◆ PAGE EXTRACT ◆
I am sorry to say that this is not the case. Two girls, aged 16 and 18 were suspended from taking pictures of their lunch and posting them on social media. That will most certainly solve the problem. Just be quite, don’t question anything and everything will be okay. If you raise your voice because you feel you are being unfairly treated there will be consequences – for you!
Isn’t this terrible?! How can this happen in 2017?
Not all state schools in Portugal have this problem with rebellious and ungrateful students taking pictures of their lunch. Overall, it happens to state schools that hire private companies to do their lunch. You know, profit is so much more important on the long run, than having well fed and healthy school children who can concentrate in class, have good grades and become something in life – whatever that something is to them.
Unfortunately, Portugal was a dictatorship for almost half a century. There was state police and censorship. For several generations, people were taught to mind their own business and don’t think of doing anything that could shed a bad light on the Government. As the dictator Salazar famously told his people: “If you knew how hard it is to be in charge, you would all prefer to obey.”
Luckily, Portugal has been thriving since the revolution of 1974, but some of the mentality from the dark days still remains in the sub conscience. In school you are taught that was in written in the books is for you to remember, not question. Why would you question what is written in a book by people who are much older and wiser than you? You are given grades since the age of 6, by doing written exams, homework and paying attention in class. From that young age you are formatted to memorize what is written in the school books, jot it down during your exam and forget it until you have to study for your next exam. Grades are more important than playing and learning social skills with your peers. Well, at least that was how it was for me when I went to school.
It seems like something is changing. In the year of 2017, the way school children make themselves heard is through social media – and don’t we adults do the same? Don’t we shout out on social media when we find something is wrong? – not by writing formal letters to the headmaster stating that there ought to be proper healthy food in their school canteens.
The ministry of Education has stated it is analysing the complaints it has received from parents worried about the children’s school lunch. Let’s hope it is not one more of those classic “we-will-look-into-it-wait-until-people-have-forgotten-about-this-and-just-file-it-somewhere”. The ministry of Education might have better things to do, such as thinking what’s for lunch today?

◆ WHAT YOU WILL DO ◆
**A)** From the post on Portuguese school lunches, set down the passage starting at "The ministry of Education has" and ending at "for lunch today?".
**B)** Using the post on Portuguese school lunches, answer each question briefly:
(i) How old were the two girls who were suspended?
(ii) In what year did the revolution in Portugal take place?
(iii) From what age are children given grades?
**C)** The post on Portuguese school lunches says school children are given grades for certain things. List all of them.

◆ INFORMATION SUPPLIED ◆
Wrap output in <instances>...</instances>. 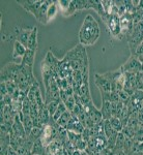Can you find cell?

◆ TASK-BY-TASK ANSWERS ◆
**A)**
The ministry of Education has stated it is analysing the complaints it has received from parents worried about the children’s school lunch. Let’s hope it is not one more of those classic “we-will-look-into-it-wait-until-people-have-forgotten-about-this-and-just-file-it-somewhere”. The ministry of Education might have better things to do, such as thinking what’s for lunch today?

**B)**
(i) 16 and 18
(ii) 1974
(iii) 6

**C)**
Written exams
Homework
Paying attention in class